Мальчик помолчал несколько секунд и затем снова сказал «плидите».
Я рассмеялся, но Теобальд в раздражении повернулся ко мне со словами:
— Пожалуйста, не смейся, Овертон; мальчик может подумать, что это пустяки, а тут дело очень важное. — Затем, обернувшись к Эрнесту, сказал: — Что ж, Эрнест, я дам тебе еще один шанс, и, если ты не скажешь «придите», я буду считать, что ты своеволен и непослушен.
Он выглядел очень сердитым, и тень пробежала по лицу Эрнеста, как она пробегает по мордочке щенка, когда того бранят, а он не понимает, за что. Ребенок хорошо знал, что ему предстоит, был испуган, и, конечно же, снова произнес «плидите».
— Хорошо же, Эрнест, — промолвил отец, в гневе хватая его за плечо, — я сделал все возможное, чтобы спасти тебя, но если ты намерен добиться своего, то добьешься… — И он потащил беднягу прочь из комнаты, плачущего в ожидании предстоящего.
Прошло несколько минут, и мы услышали крики, доносящиеся из столовой через коридор, отделяющий гостиную от столовой, и поняли, что бедного Эрнеста бьют.
— Я отправил его спать, — сказал Теобальд, возвратясь в гостиную, — а теперь, Кристина, думаю, мы позовем слуг на молитву. — И рукой, на которой были видны красные пятна, он позвонил в колокольчик.
Глава 23
Вошел лакей Уильям, чтобы поставить стулья для прислуги, а через минуту друг за другом вошли остальные: сначала горничная Кристины, затем кухарка, следом служанка, убирающая дом, за ней все тот же Уильям и последним кучер. Я сел напротив них и наблюдал за их лицами, пока Теобальд читал главу из Библии. То были милые люди, но более полного отсутствия интереса я никогда не видел на человеческих лицах.
Теобальд начал с чтения нескольких фрагментов из Ветхого Завета, следуя какой-то собственной системе. На этот раз отрывок был взят из пятнадцатой главы Книги Чисел. Он не имел прямого отношения к тому, что только что произошло на моих глазах, но дух, которым все там проникнуто, казался мне настолько соответствующим духу самого Теобальда, что, услышав этот отрывок, я смог лучше понять, как он пришел к тому, чтобы думать так, как думал, и действовать так, как действовал.
Строчки были следующего содержания:
«Если же кто из туземцев, или из пришельцев, сделает что дерзкою рукою, то он хулит Господа: истребится душа та из народа своего.
Ибо слово Господне он презрел и заповедь Его нарушил; истребится душа та; грех ее на ней.
Когда сыны Израилевы были в пустыне, нашли человека, собиравшего дрова в день субботы.
И привели его нашедшие его собирающим дрова к Моисею и Аарону и ко всему обществу.
И посадили его под стражу, потому что не было еще определено, что должно с ним сделать.
И сказал Господь Моисею: должен умереть человек сей; пусть побьет его камнями все общество вне стана.
И вывело его все общество вон из стана, и побили его камнями, и он умер, как повелел Господь Моисею.
И сказал Господь Моисею, говоря:
объяви сынам Израилевым и скажи им, чтоб они делали себе кисти на краях одежд своих в роды их, и в кисти, которые на краях, вставляли нити из голубой шерсти.

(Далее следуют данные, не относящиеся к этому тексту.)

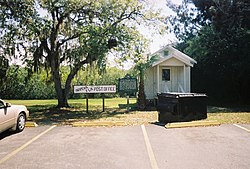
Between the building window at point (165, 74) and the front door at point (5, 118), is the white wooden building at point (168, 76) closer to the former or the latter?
the building window at point (165, 74)

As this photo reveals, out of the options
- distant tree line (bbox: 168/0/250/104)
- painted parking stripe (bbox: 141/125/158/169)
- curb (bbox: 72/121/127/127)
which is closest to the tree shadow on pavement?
curb (bbox: 72/121/127/127)

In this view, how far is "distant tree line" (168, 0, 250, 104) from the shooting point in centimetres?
1861

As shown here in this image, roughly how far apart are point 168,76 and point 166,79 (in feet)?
0.95

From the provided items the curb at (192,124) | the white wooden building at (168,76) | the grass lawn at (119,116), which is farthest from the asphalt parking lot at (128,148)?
the white wooden building at (168,76)

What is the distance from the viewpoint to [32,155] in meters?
6.34

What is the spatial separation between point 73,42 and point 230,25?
11.2m

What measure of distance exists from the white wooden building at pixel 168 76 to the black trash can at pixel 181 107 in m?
7.61

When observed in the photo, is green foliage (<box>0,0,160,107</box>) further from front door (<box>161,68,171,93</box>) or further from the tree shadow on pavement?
front door (<box>161,68,171,93</box>)

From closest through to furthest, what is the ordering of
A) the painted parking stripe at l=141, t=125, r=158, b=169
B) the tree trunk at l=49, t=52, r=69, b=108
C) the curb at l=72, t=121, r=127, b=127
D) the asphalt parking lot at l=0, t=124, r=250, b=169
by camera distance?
the painted parking stripe at l=141, t=125, r=158, b=169 → the asphalt parking lot at l=0, t=124, r=250, b=169 → the curb at l=72, t=121, r=127, b=127 → the tree trunk at l=49, t=52, r=69, b=108

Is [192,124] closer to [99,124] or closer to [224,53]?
[99,124]

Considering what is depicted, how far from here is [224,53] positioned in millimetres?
20125

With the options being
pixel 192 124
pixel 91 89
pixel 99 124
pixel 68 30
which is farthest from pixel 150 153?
pixel 68 30

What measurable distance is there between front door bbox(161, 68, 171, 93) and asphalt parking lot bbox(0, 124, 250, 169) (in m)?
9.85

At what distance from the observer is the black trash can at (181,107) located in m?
10.6
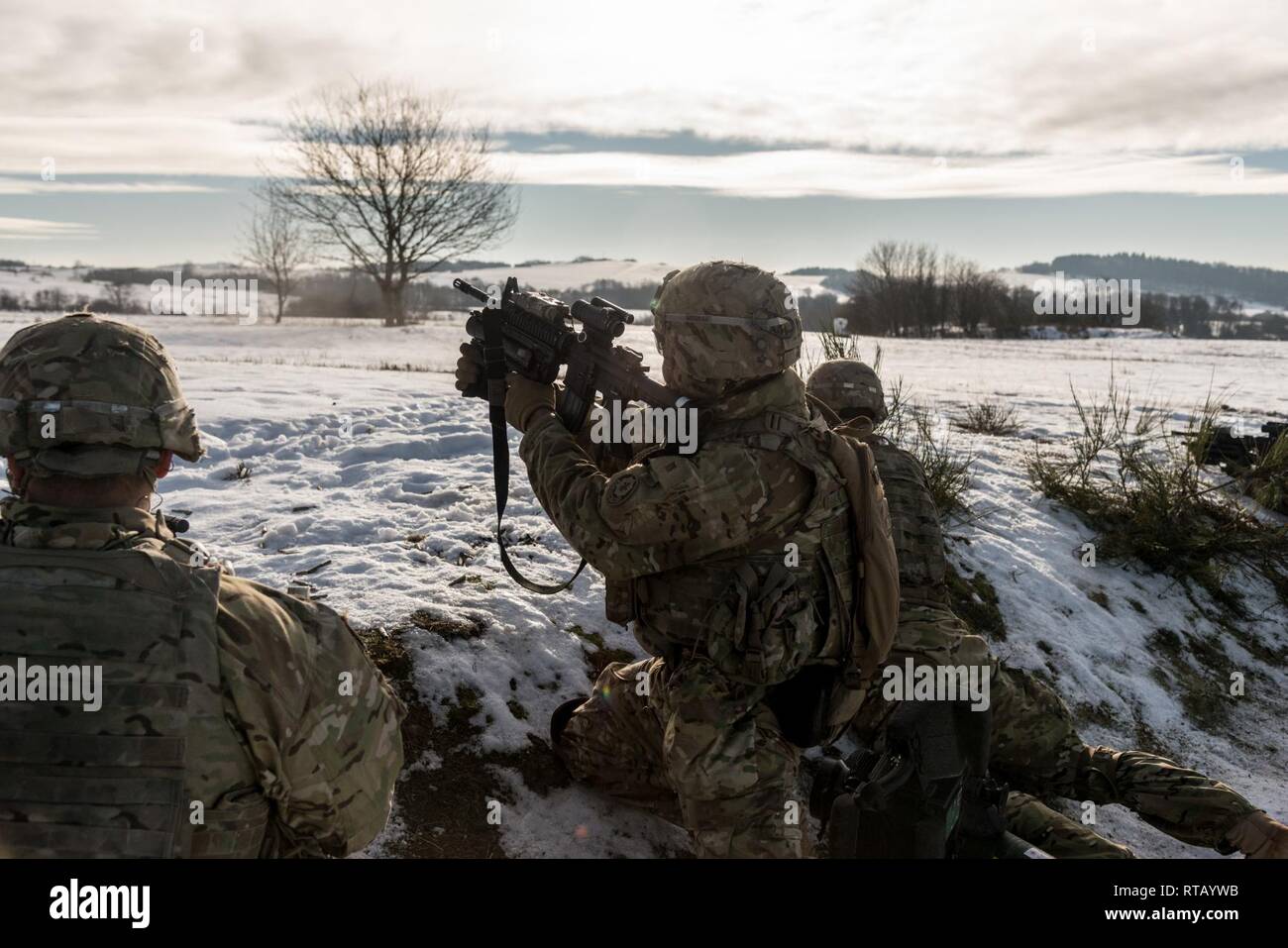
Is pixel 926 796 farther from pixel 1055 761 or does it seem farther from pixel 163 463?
pixel 163 463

И будут они в кистях у вас для того, чтобы вы, смотря на них, вспоминали все заповеди Господни, и исполняли их, и не ходили вслед сердца вашего и очей ваших…
Чтобы вы помнили и исполняли все заповеди Мои, и были святы пред Богом вашим.

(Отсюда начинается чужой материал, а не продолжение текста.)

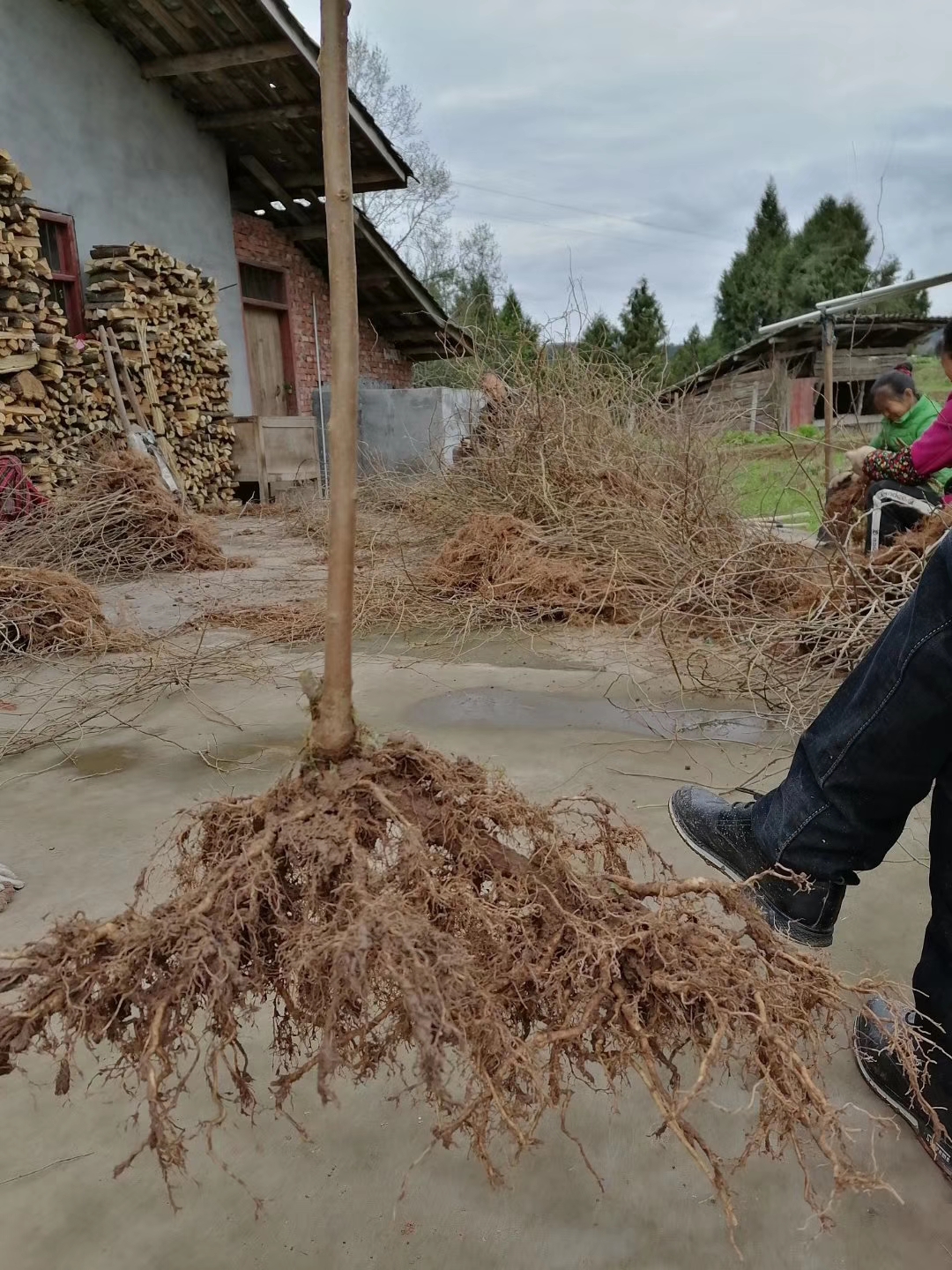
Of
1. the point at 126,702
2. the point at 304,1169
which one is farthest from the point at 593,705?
the point at 304,1169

Я Господь, Бог ваш, Который вывел вас из земли Египетской, чтоб быть вашим Богом. Я Господь, Бог ваш».
Пока Теобальд читал все это, мысли мои блуждали и обратились к одному небольшому событию, которое я наблюдал во второй половине дня.
Так случилось, что несколько лет назад рой пчел обосновался под черепицей крыши дома и так размножился, что пчелы часто залетали в гостиную летом, когда окна были открыты. Рисунок на обоях гостиной изображал букеты красных и белых роз, и я видел, как пчелы, бывало, подлетали к этим букетам и усаживались на них, принимая их за живые цветы; они перебирались с одного букета на другой, много раз повторяя попытку за попыткой, пока не добирались до того, который был под самым потолком, затем спускались с букета на букет в той же последовательности, в какой поднимались, пока не оказывались у спинки дивана, после чего вновь следовал подъем к потолку с букета на букет, потом спуск и так далее, и так далее, пока мне не надоело наблюдать за ними. Когда я думал о семейных молитвах, повторяющихся каждый вечер и каждое утро неделя за неделей, месяц за месяцем, из года в год, я не мог отделаться от мысли, до чего же это похоже на тот путь, который пчелы проделывали вверх и вниз по стене, с букета на букет, нимало не подозревая о том, что среди связанных между собою образов безнадежно и навсегда отсутствует единственно нужный.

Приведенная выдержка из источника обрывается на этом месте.